Ti accompagno sin da subito, con qualche ultimissima novella perché Tu non ammattisca dopo, durante il giro di consegna!

A voler sbirciare sul sito ufficiale del trasporto pubblico capitolino, si leggono tante AtacNotizie, che proiettano all’esterno l’immagine di un’Azienda moderna, sana, efficiente, sensibile all’arte, attenta al cliente e ovviamente si segnalano gli orari dei servizi erogati durante i giorni di Natale e vacanzieri che rassicurano un po’ tutti, residenti e turisti, su un servizio impeccabile, soprattutto in occasione delle festività.

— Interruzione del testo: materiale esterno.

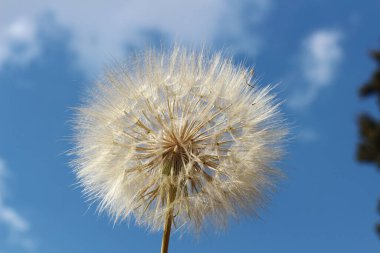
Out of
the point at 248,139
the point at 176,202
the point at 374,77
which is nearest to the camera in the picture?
the point at 374,77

Au contraire cara Befana: per quei Turisti e visitatori di Roma Capitale che nei giorni festivi hanno voluto recarsi alla Basilica di San Pietro, al Palazzo Braschi, allo Spazio Set di via Tirso 14, all’Auditorium Parco della Musica ed in tutti quei luoghi/scenari apprezzabili per cultura ed incanto, e per i residenti tutti, solo in dono disagevoli attese di mezzi pubblici che per quelle linee, tanto richieste, quanto inefficienti, hanno messo a dura prova il livello di sopportazione e di pazienza. Per contro, i mini bus della linea shopping, traghettavano fantasmi avanti e indietro!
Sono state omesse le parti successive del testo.